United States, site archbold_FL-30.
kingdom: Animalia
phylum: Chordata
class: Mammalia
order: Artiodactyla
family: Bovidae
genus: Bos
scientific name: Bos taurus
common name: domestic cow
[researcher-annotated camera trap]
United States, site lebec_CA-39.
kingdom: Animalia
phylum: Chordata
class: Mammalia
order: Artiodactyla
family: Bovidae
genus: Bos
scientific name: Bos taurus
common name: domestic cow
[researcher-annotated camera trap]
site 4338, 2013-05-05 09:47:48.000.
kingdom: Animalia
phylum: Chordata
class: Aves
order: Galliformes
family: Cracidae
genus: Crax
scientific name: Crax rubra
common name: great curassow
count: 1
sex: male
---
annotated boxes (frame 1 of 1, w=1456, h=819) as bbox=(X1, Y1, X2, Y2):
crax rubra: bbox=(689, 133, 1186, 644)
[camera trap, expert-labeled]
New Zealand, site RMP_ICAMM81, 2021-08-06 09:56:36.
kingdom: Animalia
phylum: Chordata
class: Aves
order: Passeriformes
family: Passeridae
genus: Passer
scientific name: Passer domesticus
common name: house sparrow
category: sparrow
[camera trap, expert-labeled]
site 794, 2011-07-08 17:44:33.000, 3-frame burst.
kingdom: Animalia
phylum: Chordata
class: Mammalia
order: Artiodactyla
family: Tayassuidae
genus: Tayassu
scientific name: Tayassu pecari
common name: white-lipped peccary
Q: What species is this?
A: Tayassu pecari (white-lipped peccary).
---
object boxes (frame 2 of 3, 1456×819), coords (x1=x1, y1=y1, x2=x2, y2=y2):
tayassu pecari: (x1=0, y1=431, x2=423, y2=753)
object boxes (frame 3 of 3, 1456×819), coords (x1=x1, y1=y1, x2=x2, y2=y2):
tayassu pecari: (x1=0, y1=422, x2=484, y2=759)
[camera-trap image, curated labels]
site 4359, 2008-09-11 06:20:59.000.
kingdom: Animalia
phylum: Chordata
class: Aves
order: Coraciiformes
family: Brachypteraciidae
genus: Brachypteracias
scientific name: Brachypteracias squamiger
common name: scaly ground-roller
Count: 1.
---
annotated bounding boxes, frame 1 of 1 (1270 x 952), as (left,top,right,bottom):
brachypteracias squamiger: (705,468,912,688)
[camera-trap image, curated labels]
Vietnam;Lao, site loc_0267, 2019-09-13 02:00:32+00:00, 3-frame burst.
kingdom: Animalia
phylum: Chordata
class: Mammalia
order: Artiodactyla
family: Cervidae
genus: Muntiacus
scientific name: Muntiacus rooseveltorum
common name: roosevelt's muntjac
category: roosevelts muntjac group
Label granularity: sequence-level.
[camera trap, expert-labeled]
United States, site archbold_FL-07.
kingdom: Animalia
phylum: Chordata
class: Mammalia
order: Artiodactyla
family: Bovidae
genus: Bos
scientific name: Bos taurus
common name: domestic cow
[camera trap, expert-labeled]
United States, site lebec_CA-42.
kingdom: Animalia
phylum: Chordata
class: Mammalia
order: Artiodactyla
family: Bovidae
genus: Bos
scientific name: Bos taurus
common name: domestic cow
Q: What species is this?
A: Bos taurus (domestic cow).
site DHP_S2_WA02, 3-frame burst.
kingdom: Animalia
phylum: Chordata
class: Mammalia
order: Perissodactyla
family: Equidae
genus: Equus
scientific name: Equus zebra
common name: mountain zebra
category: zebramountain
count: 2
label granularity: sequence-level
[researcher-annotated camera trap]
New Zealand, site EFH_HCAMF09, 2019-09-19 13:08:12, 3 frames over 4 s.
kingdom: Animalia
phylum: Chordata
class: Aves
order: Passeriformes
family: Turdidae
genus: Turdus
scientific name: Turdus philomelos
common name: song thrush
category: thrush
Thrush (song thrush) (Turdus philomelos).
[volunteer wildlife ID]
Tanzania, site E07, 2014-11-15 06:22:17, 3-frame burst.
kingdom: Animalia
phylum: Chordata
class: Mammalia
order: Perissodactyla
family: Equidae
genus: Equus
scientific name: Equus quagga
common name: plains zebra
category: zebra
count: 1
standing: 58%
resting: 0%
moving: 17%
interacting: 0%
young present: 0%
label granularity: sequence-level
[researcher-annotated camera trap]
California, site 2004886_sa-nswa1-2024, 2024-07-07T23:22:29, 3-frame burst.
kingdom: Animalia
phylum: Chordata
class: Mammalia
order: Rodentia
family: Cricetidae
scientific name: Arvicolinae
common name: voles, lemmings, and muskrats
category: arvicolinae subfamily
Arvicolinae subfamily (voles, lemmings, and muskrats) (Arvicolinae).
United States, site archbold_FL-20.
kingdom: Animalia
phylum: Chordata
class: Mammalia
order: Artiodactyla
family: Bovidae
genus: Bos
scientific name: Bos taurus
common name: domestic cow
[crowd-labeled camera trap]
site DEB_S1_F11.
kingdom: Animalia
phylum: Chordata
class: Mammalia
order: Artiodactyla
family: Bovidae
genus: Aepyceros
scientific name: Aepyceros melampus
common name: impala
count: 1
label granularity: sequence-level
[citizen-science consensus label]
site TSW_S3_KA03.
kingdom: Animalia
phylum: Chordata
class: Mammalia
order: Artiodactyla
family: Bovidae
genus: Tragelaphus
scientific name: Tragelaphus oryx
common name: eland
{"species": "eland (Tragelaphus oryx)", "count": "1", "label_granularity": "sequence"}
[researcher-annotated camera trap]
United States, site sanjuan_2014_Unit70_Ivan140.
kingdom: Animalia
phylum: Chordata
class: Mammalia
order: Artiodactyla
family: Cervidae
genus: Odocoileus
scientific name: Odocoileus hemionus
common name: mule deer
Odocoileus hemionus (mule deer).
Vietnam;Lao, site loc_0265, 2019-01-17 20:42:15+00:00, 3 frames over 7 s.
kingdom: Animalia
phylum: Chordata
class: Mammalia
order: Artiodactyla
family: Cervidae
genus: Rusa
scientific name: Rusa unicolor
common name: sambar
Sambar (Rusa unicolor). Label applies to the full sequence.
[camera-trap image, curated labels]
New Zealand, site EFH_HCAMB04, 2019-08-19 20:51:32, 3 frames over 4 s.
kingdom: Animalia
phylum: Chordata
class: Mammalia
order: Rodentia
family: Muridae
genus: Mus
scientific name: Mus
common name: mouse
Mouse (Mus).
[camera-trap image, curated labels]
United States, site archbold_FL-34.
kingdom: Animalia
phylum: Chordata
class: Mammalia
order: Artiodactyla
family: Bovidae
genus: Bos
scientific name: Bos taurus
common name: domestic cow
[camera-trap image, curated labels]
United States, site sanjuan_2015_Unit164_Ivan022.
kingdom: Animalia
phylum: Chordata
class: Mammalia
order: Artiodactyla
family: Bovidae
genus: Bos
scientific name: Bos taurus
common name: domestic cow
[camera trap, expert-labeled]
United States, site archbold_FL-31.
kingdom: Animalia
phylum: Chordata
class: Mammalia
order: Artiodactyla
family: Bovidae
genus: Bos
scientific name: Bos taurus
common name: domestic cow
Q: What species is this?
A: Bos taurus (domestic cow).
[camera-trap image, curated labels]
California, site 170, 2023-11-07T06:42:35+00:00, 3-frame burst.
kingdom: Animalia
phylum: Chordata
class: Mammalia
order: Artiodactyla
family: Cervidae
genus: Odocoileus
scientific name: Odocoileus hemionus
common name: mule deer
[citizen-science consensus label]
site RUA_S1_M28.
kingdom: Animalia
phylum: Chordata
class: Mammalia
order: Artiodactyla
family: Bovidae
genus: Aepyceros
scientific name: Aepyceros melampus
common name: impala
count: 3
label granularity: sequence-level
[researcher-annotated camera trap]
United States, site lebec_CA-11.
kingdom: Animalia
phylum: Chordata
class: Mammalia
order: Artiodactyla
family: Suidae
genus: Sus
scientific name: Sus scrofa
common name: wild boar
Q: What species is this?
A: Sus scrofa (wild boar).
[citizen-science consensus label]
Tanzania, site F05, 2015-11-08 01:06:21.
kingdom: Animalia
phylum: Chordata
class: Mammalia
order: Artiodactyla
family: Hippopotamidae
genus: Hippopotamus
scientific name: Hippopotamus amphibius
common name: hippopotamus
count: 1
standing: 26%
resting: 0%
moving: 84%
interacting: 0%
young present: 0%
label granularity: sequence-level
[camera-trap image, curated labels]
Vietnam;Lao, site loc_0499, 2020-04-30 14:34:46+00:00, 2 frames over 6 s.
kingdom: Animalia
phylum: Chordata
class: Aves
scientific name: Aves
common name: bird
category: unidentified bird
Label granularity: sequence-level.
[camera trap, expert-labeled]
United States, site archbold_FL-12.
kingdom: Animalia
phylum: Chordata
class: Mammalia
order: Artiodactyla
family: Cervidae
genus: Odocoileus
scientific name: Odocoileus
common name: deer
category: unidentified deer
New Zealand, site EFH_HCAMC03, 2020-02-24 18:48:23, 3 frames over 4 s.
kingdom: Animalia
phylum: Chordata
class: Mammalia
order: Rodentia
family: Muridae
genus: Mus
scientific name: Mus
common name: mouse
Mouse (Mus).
* * *
Exercise prompt >> Your answer should be only the number of lines in the entries above that hold the string "Vietnam".

Written response >> 3